◆ **Work order 1**
In the passage on carotenoid and chlorophyll levels, what carotenoid level did the white light group have on day 17?
◆ **Work order 2**
Write what comes next in the passage on carotenoid and chlorophyll levels, starting after its final sentence.

◆ **Page extract**
On day 12, carotenoid exhibited significantly higher levels (2.00 ± 0.29 µg/mg DW) under white light supplemented with UV-A radiation compared to only white light (1.48 ± 0.23 µg/mg DW). However, this trend had reversed by day 17, where the white light group maintained higher levels (1.06 ± 0.08 µg/mg DW) compared to the white light supplemented with UV-A radiation (0.55 ± 0.07 µg/mg DW) group. By days 23 and 30, both light treatments showed no statistically significant difference, similar to a previous study demonstrating that brief UV exposure enhances carotenoid biosynthesis as part of an abiotic stress response in microgreens [16]. Chlorophyll content was higher on day 30 regardless of light treatment; it increased significantly from day 12 to day 30, reaching 18.35 ± 1.53 µg/mg DW under white light and 19.66 ± 1.21 µg/mg DW under white light supplemented with UV-A radiation.

◆ **Study material**
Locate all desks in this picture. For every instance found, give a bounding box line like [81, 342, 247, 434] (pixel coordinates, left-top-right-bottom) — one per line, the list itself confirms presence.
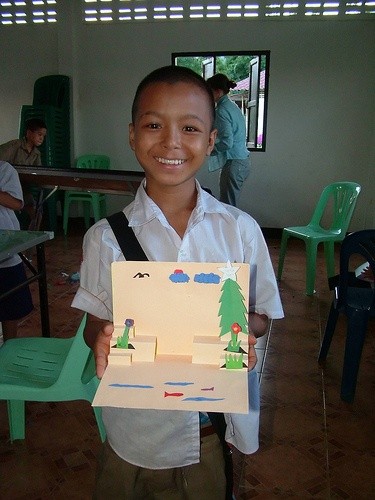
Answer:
[0, 229, 54, 339]
[13, 164, 145, 260]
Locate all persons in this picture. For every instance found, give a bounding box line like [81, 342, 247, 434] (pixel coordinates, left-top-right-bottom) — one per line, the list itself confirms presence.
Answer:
[0, 161, 36, 341]
[0, 117, 46, 219]
[70, 66, 286, 500]
[207, 74, 252, 208]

◆ **Output 1**
1.06 ± 0.08 µg/mg DW

◆ **Output 2**
Pigments and phenolic levels either declined or remained the same regardless of the light treatments, supporting prior reports of pigment degradation and metabolic plateauing during extended growth of microgreens [16,33]. Collectively, these results underscore that white light supplemented with UV-A radiation acts as an abiotic elicitor to stimulate pigment biosynthesis transiently, but the effects on bioactive compounds are strongly modulated by the developmental stage and duration of exposure, as demonstrated in several published microgreen studies. Colorimetric analysis revealed subtle variations in colour between the two light treatments (Table 4).

Table 4.

Effects of white light and white light supplemented with UV-A radiation on the colour of pea microgreens.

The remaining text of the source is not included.